The US accusations against Rafael Caro Quintero

In addition to the 1985 murder of DEA agent Enrique ‘Kiki’ Camarena, the U.S. government accuses Mexican drug lord Rafael Caro Quintero of having committed 10 crimes between 1980 and 2018, related to drug trafficking. Since 2013, he has issued a reward of up to $20 million for information leading to his arrest. 
Until his recapture Friday in Sinaloa by elements of the Navy, he was one of the most wanted capos by the DEA and by Mexico, after he was a fugitive since 2013. 
According to U.S. court documents seen by the media, New York-based prosecutor Richard Donoghue accuses Caro Quintero — alias “RCQ,” “Cesar,” “Don Rafa,” “El Señor,” “El Canoso” or “El Viejo” — of having distributed thousands of kilos of marijuana, cocaine and methamphetamine, among other illegal substances, to the U.S. In addition, it accuses him of illegal possession of weapons as part of an organization dedicated to drug trafficking. 

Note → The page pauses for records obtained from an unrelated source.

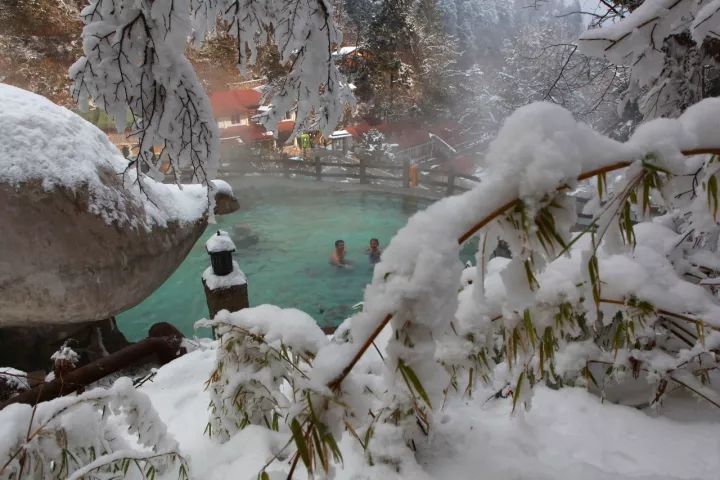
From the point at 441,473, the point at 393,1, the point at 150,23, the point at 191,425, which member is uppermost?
the point at 393,1

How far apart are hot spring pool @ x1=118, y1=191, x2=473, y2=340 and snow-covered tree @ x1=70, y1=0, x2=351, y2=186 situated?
6.78 metres

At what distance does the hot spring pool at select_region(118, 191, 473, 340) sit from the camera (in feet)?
31.6

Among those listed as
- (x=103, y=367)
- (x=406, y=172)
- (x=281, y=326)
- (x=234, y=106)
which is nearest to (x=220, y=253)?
(x=103, y=367)

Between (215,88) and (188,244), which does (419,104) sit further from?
(188,244)

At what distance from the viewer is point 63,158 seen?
15.4 ft

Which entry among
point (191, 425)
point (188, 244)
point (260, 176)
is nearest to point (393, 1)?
point (260, 176)

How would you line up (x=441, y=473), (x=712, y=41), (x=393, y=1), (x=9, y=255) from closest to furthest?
Result: (x=441, y=473) < (x=712, y=41) < (x=9, y=255) < (x=393, y=1)

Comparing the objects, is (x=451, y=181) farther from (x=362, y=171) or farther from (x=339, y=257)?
(x=339, y=257)

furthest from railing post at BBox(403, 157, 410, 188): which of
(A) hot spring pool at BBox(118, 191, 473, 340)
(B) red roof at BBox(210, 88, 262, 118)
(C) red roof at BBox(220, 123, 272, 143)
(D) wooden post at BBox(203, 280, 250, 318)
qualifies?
(B) red roof at BBox(210, 88, 262, 118)

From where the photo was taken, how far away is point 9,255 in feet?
14.4

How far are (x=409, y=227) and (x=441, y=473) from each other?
153 cm

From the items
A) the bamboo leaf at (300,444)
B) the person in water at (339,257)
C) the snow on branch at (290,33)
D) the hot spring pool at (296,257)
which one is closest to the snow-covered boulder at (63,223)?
the snow on branch at (290,33)

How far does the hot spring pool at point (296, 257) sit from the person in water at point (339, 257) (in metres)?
0.21

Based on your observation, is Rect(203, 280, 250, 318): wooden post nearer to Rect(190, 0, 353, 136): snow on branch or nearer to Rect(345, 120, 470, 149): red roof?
Rect(190, 0, 353, 136): snow on branch
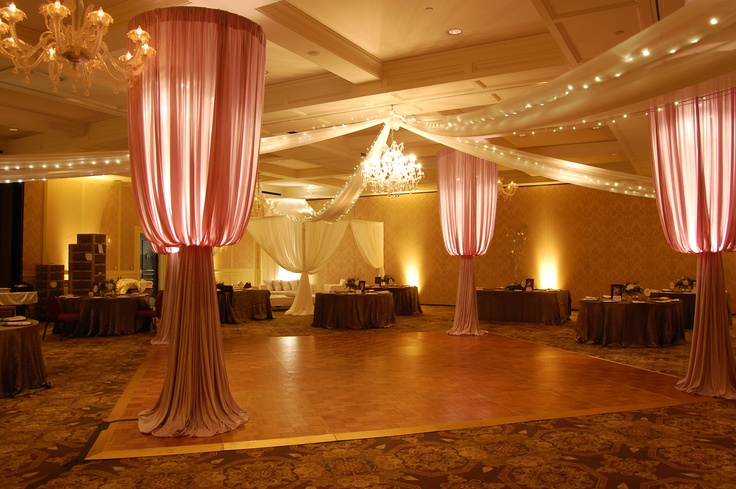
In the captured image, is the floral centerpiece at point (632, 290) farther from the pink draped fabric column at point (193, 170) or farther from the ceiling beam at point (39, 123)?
the ceiling beam at point (39, 123)

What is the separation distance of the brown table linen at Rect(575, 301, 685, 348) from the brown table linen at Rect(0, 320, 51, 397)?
7720mm

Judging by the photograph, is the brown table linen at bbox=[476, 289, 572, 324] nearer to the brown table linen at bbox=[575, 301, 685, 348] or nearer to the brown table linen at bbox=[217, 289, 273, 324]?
the brown table linen at bbox=[575, 301, 685, 348]

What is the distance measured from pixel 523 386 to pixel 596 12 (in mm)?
3713

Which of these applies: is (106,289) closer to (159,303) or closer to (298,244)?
(159,303)

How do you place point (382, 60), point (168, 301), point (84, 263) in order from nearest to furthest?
point (382, 60), point (168, 301), point (84, 263)

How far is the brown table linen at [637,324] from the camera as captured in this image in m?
8.80

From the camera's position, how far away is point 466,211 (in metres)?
9.68

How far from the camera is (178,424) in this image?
441 centimetres

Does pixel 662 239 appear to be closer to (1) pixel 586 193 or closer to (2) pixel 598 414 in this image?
(1) pixel 586 193

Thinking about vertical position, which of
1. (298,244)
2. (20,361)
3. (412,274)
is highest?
(298,244)

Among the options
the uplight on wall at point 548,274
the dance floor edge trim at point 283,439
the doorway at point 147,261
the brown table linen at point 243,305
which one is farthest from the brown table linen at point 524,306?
the doorway at point 147,261

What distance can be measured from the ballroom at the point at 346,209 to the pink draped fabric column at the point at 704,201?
0.02m

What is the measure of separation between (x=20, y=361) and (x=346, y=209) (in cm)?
498

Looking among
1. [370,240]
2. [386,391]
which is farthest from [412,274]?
[386,391]
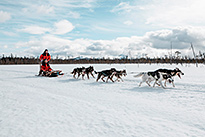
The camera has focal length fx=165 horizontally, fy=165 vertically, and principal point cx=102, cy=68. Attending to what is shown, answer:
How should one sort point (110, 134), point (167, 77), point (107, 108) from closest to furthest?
point (110, 134) → point (107, 108) → point (167, 77)

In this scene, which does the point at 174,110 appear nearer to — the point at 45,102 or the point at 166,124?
the point at 166,124

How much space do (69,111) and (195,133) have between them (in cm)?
289

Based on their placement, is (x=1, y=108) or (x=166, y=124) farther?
(x=1, y=108)

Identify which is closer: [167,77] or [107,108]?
[107,108]

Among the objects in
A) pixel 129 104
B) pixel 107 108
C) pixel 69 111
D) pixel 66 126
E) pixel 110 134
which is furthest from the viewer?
pixel 129 104

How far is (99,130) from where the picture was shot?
10.6 feet

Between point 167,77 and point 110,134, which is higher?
point 167,77

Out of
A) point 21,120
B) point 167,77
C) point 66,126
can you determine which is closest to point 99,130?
point 66,126

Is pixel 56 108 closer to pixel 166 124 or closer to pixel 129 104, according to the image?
pixel 129 104

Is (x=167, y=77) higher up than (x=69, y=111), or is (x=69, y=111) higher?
(x=167, y=77)

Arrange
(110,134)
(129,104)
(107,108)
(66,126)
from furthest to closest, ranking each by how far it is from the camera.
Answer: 1. (129,104)
2. (107,108)
3. (66,126)
4. (110,134)

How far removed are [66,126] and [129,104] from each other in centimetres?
231

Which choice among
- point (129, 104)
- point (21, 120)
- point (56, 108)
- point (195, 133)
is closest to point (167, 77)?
point (129, 104)

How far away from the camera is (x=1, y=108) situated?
4.47 m
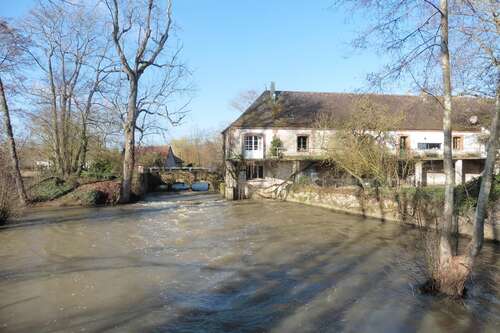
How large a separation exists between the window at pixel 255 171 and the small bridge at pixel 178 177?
792cm

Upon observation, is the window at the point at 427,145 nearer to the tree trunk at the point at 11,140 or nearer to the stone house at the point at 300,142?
the stone house at the point at 300,142

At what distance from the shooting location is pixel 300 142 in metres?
26.4

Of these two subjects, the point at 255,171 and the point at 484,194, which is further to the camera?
the point at 255,171

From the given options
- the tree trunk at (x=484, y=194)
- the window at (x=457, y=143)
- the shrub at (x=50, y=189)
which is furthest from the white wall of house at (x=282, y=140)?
the tree trunk at (x=484, y=194)

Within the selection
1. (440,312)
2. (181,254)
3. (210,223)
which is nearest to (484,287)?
(440,312)

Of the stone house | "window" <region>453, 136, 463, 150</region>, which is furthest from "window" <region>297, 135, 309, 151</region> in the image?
"window" <region>453, 136, 463, 150</region>

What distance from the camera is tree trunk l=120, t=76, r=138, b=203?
2197 centimetres

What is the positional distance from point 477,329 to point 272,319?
2869 mm

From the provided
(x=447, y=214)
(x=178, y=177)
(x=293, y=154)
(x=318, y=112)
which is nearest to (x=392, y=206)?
(x=447, y=214)

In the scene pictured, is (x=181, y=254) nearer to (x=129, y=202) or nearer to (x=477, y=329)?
(x=477, y=329)

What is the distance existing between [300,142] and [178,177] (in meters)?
14.1

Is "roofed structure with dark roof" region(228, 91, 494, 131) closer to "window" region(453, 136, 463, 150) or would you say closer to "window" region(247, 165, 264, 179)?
"window" region(453, 136, 463, 150)

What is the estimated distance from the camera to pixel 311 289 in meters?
6.85

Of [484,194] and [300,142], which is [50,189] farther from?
[484,194]
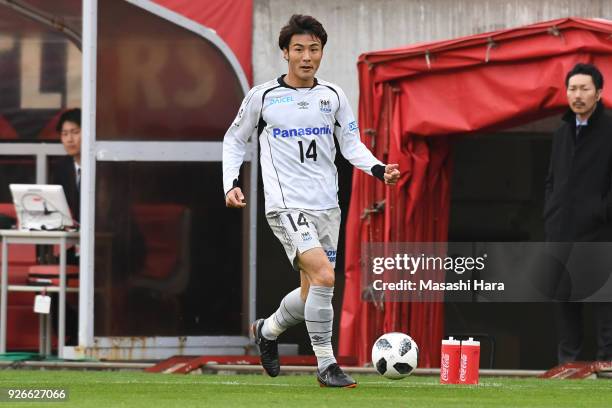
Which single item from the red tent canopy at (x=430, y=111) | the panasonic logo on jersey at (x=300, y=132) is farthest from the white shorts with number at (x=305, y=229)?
the red tent canopy at (x=430, y=111)

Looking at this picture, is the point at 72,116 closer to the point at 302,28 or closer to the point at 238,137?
the point at 238,137

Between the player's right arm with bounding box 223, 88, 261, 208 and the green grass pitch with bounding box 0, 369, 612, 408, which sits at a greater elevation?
the player's right arm with bounding box 223, 88, 261, 208

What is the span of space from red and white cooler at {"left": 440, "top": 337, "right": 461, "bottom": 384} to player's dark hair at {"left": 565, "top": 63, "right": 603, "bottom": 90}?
234 centimetres

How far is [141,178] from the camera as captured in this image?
14039 millimetres

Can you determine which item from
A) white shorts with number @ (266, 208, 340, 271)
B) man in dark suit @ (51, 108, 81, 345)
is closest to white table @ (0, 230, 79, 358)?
man in dark suit @ (51, 108, 81, 345)

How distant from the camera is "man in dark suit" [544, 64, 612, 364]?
11828 millimetres

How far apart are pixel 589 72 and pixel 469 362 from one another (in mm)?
2518

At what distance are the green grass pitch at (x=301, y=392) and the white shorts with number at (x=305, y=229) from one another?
79 cm

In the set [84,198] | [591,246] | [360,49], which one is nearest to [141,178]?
[84,198]

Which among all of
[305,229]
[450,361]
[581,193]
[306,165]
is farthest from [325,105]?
[581,193]

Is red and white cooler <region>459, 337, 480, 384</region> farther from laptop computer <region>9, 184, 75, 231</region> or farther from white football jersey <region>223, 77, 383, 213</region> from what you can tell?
laptop computer <region>9, 184, 75, 231</region>

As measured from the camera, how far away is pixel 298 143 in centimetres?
978

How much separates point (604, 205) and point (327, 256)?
2860 millimetres

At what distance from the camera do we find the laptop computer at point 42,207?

In this same indictment, the U.S. government also accuses caro Quintero’s nephew, an alleged member of a faction of the Sinaloa Cartel, Ismael Quintero Arellanes, ‘el Mayel’ or ‘el Fierro’, of conspiring to manufacture and distribute illegal drugs.  
‘El Mayel’ was arrested in January 2020 in Culiacán, Sinaloa, and was considered to be the cartel’s logistical support chief. 
In the details of the indictment, it is specified that the US government accuses the alleged Mexican drug traffickers of having manufactured and distributed at least 5,900 kilos of marijuana in the US, 4,500 kilos of cocaine and 22 kilos of methamphetamines. 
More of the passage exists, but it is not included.